-- Request --
Skip every picture and copy only the lines from the one containing "What is the distance of" to the final line of the records below.

-- Materials provided --

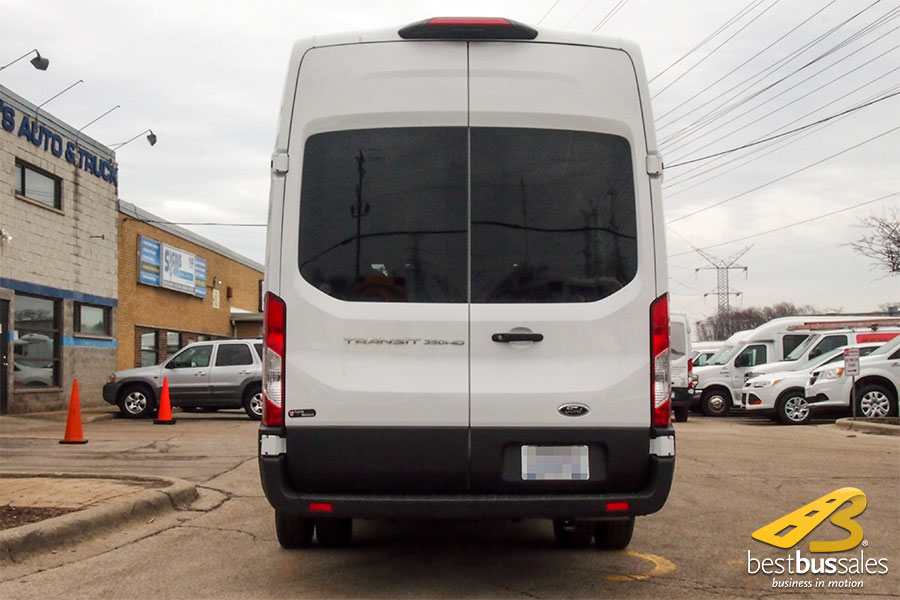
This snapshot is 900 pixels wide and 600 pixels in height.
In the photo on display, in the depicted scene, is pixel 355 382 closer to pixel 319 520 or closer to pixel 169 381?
pixel 319 520

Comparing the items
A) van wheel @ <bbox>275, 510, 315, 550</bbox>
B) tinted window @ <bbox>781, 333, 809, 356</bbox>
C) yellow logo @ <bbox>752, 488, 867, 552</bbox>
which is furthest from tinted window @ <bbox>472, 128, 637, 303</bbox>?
tinted window @ <bbox>781, 333, 809, 356</bbox>

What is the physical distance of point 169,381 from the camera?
60.0ft

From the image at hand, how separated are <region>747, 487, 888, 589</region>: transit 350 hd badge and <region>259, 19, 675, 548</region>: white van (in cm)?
140

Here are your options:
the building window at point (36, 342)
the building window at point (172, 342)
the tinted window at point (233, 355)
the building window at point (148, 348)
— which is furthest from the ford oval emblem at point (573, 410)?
the building window at point (172, 342)

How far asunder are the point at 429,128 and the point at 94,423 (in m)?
14.6

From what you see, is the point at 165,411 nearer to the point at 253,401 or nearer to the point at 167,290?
the point at 253,401

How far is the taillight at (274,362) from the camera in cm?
448

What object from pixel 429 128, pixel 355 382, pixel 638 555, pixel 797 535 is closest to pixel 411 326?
pixel 355 382

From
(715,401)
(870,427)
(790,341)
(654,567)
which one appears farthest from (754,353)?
(654,567)

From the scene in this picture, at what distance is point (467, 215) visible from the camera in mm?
4559

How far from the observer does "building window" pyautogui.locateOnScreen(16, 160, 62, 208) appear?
18469mm

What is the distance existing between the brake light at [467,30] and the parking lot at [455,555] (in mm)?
2908

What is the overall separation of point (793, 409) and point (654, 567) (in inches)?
578

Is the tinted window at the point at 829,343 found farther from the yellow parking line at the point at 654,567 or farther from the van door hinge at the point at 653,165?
the van door hinge at the point at 653,165
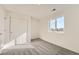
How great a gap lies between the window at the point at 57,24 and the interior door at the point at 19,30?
0.94m

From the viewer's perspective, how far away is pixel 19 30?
295 centimetres

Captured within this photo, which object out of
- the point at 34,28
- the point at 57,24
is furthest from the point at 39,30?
the point at 57,24

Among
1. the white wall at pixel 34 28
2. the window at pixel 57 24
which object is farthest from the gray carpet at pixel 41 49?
the window at pixel 57 24

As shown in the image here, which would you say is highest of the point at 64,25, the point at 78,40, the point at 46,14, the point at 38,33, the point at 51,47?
the point at 46,14

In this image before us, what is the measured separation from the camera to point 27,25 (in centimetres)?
294

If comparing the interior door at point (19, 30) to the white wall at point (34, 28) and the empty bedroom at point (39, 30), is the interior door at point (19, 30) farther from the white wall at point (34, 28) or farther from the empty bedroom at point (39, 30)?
the white wall at point (34, 28)

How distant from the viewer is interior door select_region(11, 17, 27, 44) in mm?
2844

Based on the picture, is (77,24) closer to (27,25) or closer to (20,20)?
(27,25)

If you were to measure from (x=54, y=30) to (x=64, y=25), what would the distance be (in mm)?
389

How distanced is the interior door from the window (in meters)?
0.94

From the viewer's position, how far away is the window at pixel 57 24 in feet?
10.9

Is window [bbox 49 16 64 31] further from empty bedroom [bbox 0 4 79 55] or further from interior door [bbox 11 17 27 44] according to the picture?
interior door [bbox 11 17 27 44]

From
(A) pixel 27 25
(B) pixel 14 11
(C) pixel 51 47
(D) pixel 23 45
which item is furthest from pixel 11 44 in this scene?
(C) pixel 51 47

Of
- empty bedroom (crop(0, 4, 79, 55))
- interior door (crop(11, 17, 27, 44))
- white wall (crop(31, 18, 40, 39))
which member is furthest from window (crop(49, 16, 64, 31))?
interior door (crop(11, 17, 27, 44))
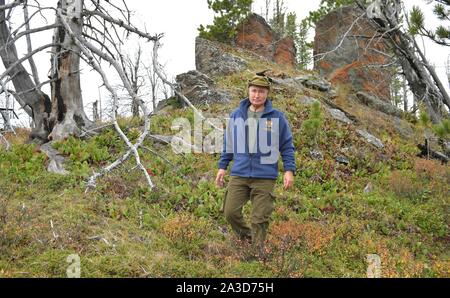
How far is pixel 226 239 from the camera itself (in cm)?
655

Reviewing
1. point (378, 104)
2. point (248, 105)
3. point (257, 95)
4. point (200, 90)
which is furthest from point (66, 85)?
point (378, 104)

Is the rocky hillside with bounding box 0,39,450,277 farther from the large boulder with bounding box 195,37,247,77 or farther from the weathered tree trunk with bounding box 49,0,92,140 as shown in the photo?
the large boulder with bounding box 195,37,247,77

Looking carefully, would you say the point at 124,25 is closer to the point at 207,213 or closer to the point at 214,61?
the point at 207,213

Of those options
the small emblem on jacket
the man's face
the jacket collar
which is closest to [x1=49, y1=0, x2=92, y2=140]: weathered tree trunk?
the jacket collar

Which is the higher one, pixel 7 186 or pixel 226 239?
pixel 7 186

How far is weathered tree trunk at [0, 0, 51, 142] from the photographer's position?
10.1 m

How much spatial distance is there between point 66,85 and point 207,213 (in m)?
5.11

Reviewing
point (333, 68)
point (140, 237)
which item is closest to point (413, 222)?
point (140, 237)

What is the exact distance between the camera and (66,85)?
32.9ft

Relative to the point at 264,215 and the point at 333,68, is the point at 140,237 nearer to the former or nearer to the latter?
the point at 264,215

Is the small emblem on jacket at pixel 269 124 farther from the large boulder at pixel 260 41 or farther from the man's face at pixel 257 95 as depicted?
the large boulder at pixel 260 41

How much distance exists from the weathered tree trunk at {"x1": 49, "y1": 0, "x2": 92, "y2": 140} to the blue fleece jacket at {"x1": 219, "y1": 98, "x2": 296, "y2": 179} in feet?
18.2

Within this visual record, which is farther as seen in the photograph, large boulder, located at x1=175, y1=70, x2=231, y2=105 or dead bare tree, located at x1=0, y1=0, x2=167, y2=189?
large boulder, located at x1=175, y1=70, x2=231, y2=105
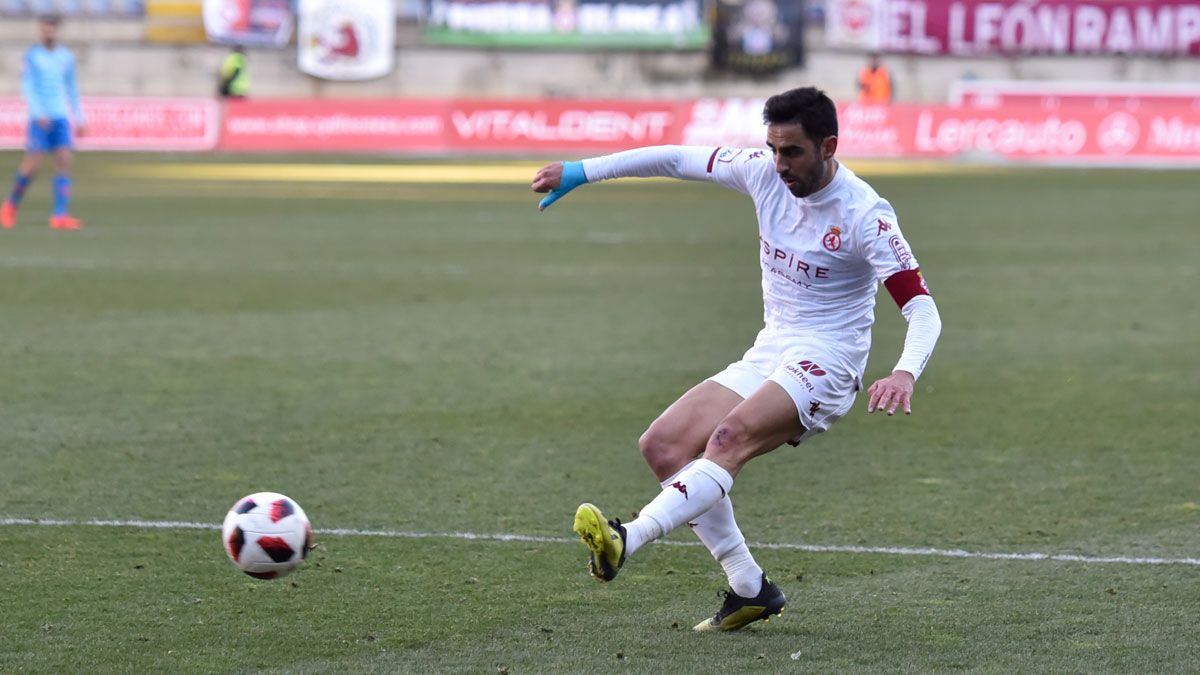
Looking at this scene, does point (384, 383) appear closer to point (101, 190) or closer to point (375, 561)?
point (375, 561)

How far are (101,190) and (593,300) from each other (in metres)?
13.9

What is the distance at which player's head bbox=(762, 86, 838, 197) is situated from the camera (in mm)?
5695

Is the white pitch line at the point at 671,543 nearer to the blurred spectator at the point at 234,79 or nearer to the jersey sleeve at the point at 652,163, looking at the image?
the jersey sleeve at the point at 652,163

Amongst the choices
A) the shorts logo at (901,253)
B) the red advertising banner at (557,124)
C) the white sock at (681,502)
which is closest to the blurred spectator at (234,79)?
the red advertising banner at (557,124)

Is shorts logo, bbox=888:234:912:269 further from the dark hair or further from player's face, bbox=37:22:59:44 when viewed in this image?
player's face, bbox=37:22:59:44

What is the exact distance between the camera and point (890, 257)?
573cm

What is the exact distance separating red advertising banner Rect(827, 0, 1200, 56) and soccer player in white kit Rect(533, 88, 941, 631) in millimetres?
44473

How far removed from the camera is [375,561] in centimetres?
662

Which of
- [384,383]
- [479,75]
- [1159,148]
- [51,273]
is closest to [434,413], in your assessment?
[384,383]

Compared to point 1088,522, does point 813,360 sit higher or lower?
higher

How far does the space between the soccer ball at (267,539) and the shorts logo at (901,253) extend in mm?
2067

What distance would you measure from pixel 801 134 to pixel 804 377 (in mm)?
770

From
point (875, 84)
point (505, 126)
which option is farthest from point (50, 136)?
point (875, 84)

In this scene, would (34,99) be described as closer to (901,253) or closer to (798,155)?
(798,155)
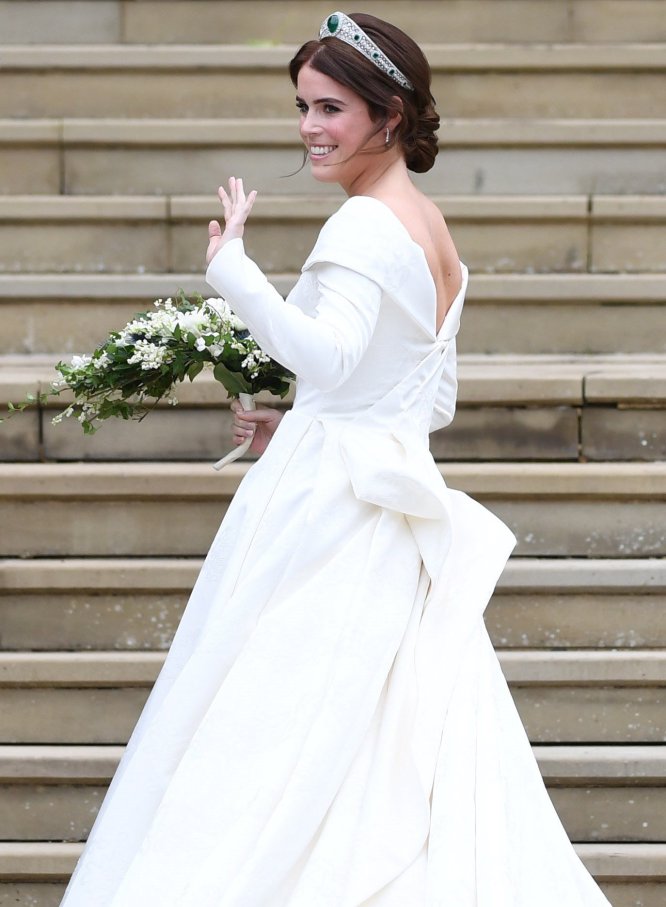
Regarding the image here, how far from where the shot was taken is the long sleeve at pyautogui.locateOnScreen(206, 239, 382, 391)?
2.55 m

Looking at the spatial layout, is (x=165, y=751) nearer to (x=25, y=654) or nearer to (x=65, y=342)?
(x=25, y=654)

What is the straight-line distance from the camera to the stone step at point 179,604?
4.48 m

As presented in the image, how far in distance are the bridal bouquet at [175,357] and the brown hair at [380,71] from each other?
1.86 ft

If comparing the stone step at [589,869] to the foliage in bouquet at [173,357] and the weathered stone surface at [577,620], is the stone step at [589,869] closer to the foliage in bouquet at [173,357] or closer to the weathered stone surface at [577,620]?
the weathered stone surface at [577,620]

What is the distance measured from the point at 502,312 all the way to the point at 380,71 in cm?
261

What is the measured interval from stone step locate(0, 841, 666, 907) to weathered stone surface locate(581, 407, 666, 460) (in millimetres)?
1358

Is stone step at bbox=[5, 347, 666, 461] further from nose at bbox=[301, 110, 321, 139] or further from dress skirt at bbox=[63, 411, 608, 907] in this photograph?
nose at bbox=[301, 110, 321, 139]

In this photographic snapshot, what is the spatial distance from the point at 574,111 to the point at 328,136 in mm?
3344

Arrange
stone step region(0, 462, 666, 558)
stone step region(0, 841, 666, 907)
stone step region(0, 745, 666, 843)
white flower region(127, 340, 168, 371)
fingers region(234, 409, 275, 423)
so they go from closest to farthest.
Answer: white flower region(127, 340, 168, 371) < fingers region(234, 409, 275, 423) < stone step region(0, 841, 666, 907) < stone step region(0, 745, 666, 843) < stone step region(0, 462, 666, 558)

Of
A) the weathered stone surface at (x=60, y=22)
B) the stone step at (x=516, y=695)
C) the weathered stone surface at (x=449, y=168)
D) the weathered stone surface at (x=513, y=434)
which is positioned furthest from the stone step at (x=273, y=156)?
the stone step at (x=516, y=695)

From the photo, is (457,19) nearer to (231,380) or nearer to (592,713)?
(592,713)

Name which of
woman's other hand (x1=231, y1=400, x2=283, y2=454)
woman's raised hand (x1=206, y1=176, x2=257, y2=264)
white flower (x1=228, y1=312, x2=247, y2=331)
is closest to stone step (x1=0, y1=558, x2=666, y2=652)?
woman's other hand (x1=231, y1=400, x2=283, y2=454)

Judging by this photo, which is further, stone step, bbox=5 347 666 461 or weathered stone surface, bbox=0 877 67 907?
stone step, bbox=5 347 666 461

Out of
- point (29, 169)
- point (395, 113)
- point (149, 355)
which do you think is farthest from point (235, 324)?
point (29, 169)
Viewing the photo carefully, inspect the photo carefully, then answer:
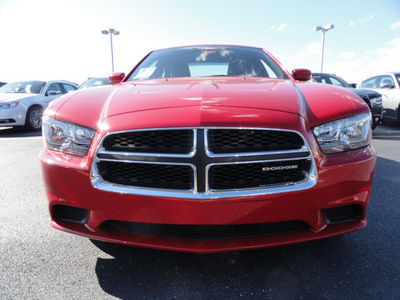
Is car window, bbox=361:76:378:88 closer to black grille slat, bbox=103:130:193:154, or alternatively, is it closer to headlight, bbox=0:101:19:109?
black grille slat, bbox=103:130:193:154

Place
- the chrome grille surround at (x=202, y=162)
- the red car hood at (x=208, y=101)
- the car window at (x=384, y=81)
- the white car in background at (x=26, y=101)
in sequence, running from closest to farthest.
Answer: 1. the chrome grille surround at (x=202, y=162)
2. the red car hood at (x=208, y=101)
3. the white car in background at (x=26, y=101)
4. the car window at (x=384, y=81)

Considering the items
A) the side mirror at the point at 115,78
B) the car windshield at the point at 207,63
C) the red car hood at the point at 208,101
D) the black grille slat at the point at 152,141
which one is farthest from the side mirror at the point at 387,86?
the black grille slat at the point at 152,141

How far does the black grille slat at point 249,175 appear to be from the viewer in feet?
4.64

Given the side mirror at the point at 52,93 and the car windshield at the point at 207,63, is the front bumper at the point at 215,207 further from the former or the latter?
the side mirror at the point at 52,93

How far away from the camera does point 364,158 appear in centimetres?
154

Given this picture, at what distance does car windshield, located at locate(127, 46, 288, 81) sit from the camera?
2.67 m

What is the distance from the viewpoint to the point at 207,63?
2.84m

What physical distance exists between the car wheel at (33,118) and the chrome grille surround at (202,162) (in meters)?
7.98

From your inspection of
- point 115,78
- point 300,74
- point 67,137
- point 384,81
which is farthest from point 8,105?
point 384,81

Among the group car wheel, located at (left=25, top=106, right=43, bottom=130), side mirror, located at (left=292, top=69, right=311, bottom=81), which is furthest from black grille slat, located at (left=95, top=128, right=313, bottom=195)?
car wheel, located at (left=25, top=106, right=43, bottom=130)

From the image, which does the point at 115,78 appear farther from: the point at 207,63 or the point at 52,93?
the point at 52,93

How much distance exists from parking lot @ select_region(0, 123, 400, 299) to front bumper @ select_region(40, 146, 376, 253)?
0.26m

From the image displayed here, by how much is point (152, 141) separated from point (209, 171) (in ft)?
1.07

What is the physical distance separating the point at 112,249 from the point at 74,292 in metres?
0.40
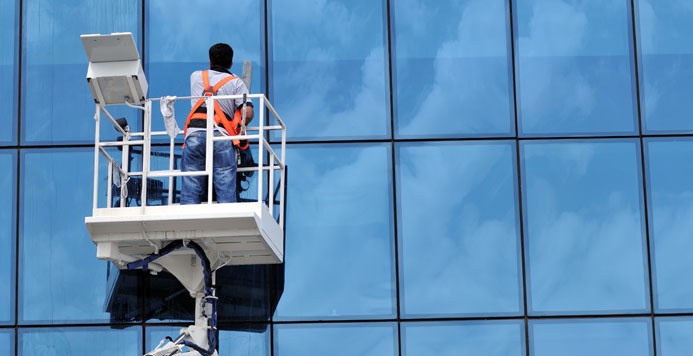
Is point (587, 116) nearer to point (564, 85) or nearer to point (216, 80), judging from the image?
point (564, 85)


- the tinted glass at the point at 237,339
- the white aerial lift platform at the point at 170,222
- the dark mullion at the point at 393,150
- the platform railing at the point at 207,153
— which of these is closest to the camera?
the white aerial lift platform at the point at 170,222

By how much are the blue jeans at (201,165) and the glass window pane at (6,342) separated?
2.51 m

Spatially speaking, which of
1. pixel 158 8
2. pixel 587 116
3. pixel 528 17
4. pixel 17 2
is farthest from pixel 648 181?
pixel 17 2

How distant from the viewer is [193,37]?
15453mm

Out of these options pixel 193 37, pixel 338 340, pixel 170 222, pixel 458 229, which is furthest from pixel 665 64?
pixel 170 222

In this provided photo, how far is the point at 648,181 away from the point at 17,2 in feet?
22.9

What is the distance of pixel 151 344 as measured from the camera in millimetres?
14586

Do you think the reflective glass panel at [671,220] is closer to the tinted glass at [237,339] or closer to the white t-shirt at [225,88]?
the tinted glass at [237,339]

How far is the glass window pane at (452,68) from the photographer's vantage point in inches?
598

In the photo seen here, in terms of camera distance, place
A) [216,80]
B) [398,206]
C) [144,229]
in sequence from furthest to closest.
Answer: [398,206] → [216,80] → [144,229]

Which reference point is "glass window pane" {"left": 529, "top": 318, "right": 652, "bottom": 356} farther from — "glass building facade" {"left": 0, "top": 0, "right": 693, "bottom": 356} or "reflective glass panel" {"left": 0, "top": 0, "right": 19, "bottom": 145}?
"reflective glass panel" {"left": 0, "top": 0, "right": 19, "bottom": 145}

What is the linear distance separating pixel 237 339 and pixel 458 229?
2.54m

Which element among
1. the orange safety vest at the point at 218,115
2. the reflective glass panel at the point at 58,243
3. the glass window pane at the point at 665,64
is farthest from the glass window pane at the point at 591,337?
the reflective glass panel at the point at 58,243

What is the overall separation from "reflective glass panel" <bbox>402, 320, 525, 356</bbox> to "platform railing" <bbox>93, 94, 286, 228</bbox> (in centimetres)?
180
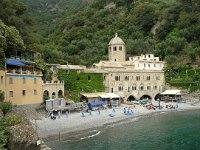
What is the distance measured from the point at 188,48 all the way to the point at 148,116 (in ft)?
122

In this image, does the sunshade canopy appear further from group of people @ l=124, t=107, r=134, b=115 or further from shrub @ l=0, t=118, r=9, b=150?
shrub @ l=0, t=118, r=9, b=150

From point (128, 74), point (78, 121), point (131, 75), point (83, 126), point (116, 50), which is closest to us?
point (83, 126)

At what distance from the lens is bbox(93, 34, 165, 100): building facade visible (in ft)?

-- Task solution --
What is the distance of pixel 151 344 as measured from the camera in millimetres?
14586

Do you think the reflective glass panel at [671,220] is closer to the tinted glass at [237,339] or closer to the white t-shirt at [225,88]?
the tinted glass at [237,339]

How far is the glass window pane at (452,68) from the photographer's vantage point in inches?
598

In the photo seen here, in terms of camera distance, place
A) [216,80]
B) [398,206]
C) [144,229]
in sequence from furthest to closest.
Answer: [398,206] → [216,80] → [144,229]

Which reference point is "glass window pane" {"left": 529, "top": 318, "right": 652, "bottom": 356} farther from — "glass building facade" {"left": 0, "top": 0, "right": 693, "bottom": 356} or "reflective glass panel" {"left": 0, "top": 0, "right": 19, "bottom": 145}?
"reflective glass panel" {"left": 0, "top": 0, "right": 19, "bottom": 145}

What is the linear distance separating pixel 237 339 and pixel 458 229?
2.54m

Which element among
1. the orange safety vest at the point at 218,115
2. the reflective glass panel at the point at 58,243
3. the glass window pane at the point at 665,64
is farthest from the glass window pane at the point at 591,337?
the reflective glass panel at the point at 58,243

What is the overall separation from "reflective glass panel" <bbox>402, 320, 525, 356</bbox> to "platform railing" <bbox>93, 94, 286, 228</bbox> (in centimetres)?
180
What is the distance measured from the point at 188,48 all the way to the point at 148,116 (in ft)?
122

In this image, does the sunshade canopy appear further from group of people @ l=124, t=107, r=134, b=115 or further from shrub @ l=0, t=118, r=9, b=150?
shrub @ l=0, t=118, r=9, b=150

From point (128, 74), point (78, 121), point (131, 75), point (83, 126), point (116, 50), which is closest to us?
point (83, 126)

At what distance from the lens is bbox(93, 34, 165, 100): building facade visible (in ft)?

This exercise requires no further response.